I have many 100x100px black/white GIF images. I want to use them in Numpy to train a machine learning algorithm, but I would like to save them in a single file that is easily readable in Python/Numpy. By saying many I mean several hundred thousands, so I would like to take advantage of the images carrying only 1 bit per pixel.
Any idea on how I can do this?
EDIT:
I used a BitArray object, from the bitstring module. Then I saved it using numpy.savez. The problem is that it takes ages to save. I never managed to see the end of such process on the entire dataset. I tried to save a small subset and it took 10 minutes and about 20 times the size of the small subset itself.

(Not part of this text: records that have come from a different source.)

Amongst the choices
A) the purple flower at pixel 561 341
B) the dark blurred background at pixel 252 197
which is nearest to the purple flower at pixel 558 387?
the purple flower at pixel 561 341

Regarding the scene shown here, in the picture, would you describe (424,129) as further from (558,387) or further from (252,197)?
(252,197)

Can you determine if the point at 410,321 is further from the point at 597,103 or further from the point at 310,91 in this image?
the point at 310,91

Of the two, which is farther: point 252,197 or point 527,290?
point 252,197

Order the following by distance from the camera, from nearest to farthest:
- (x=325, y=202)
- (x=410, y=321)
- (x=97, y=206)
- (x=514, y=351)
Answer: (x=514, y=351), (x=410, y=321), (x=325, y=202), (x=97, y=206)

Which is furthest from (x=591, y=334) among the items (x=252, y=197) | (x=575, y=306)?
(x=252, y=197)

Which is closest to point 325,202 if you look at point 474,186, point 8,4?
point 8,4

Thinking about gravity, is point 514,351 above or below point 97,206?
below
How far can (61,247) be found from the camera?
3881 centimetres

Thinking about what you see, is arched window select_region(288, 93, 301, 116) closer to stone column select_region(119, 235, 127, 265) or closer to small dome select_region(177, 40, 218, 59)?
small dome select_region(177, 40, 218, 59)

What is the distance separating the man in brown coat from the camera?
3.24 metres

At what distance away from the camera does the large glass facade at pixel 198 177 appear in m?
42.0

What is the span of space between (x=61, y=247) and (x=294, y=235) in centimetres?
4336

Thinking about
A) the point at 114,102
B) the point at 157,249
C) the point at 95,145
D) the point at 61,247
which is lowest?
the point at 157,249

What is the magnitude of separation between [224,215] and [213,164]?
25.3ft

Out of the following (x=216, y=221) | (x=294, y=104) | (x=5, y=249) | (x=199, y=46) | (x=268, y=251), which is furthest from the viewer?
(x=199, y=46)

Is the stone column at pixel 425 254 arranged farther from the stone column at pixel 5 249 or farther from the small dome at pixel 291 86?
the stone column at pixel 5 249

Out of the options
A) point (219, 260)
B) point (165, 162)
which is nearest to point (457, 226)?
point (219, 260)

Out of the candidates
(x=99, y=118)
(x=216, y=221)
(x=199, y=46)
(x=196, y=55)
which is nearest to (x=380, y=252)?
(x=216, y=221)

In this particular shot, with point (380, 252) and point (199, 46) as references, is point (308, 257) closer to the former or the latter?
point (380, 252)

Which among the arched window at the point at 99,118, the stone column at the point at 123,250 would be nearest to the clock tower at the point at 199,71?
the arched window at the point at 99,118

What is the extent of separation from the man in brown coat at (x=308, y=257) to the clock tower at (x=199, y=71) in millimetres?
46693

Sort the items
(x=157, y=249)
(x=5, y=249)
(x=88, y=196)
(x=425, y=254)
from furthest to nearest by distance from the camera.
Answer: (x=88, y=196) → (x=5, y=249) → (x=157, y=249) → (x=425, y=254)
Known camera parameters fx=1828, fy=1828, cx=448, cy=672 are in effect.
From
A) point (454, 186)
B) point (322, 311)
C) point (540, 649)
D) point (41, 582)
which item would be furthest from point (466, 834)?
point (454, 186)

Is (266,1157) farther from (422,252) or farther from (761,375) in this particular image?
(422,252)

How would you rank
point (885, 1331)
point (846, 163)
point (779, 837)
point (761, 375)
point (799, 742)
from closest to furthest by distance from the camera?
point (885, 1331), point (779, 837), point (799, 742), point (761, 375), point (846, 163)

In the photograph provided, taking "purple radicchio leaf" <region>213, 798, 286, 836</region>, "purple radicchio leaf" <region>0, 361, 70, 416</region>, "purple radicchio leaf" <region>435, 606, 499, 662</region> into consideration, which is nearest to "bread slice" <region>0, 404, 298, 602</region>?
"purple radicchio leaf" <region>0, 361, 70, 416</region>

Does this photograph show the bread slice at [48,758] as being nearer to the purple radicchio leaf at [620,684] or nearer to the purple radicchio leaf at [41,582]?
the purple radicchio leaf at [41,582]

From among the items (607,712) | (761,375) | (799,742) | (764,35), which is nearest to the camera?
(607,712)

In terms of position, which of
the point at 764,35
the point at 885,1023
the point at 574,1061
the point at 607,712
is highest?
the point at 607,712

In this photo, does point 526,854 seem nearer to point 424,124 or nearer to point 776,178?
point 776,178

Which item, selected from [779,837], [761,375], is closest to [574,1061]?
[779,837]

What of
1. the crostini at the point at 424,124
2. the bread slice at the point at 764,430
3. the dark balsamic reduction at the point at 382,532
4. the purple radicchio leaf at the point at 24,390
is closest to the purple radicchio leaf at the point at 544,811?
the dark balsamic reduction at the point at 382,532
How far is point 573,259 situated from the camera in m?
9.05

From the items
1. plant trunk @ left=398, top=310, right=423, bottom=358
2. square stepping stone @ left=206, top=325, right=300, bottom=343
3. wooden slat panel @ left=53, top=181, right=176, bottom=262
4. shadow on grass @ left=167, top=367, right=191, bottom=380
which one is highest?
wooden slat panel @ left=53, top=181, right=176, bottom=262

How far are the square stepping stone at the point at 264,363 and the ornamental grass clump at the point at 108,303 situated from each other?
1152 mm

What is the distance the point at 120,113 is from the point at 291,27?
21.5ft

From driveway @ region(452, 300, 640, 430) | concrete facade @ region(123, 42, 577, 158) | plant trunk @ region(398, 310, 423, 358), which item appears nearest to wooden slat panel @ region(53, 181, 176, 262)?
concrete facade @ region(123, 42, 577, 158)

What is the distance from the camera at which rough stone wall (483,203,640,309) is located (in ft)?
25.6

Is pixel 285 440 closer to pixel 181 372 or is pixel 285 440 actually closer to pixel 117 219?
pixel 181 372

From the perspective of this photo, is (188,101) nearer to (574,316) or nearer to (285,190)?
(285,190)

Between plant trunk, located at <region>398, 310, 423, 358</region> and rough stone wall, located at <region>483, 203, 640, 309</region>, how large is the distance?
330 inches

I will try with the BoolArray, thanks for the reference.
EDIT (solved):
I solved the problem by using a different approach from those that I found in the questions you linked. I found the numpy.packbits function here: numpy boolean array with 1 bit entries
I'm reporting my code here so it can be useful to others:
accepted_shape = (100, 100)
images = []
for file_path in gifs:
img_data = imread(file_path)
if img_data.shape != accepted_shape:
continue
max_value = img_data.max()
min_value = img_data.min()
middle_value = (max_value - min_value) // 2
image = np.packbits((img_data.ravel() > middle_value).astype(int))
images.append(image)
np.vstack(images)
np.savez_compressed('dataset.npz', shape=accepted_shape, images=images)
This just requires some attention when uncompressing because if the number of bits is not a multiple of 8, some zeros are added as padding. This is how I uncompress the files:
data = np.load('dataset.npz')
shape = data['shape']
images = data['images']
nf = np.prod(shape)
ne = images.size / nf
images = np.unpackbits(images, axis=1)
images = images[:,:nf]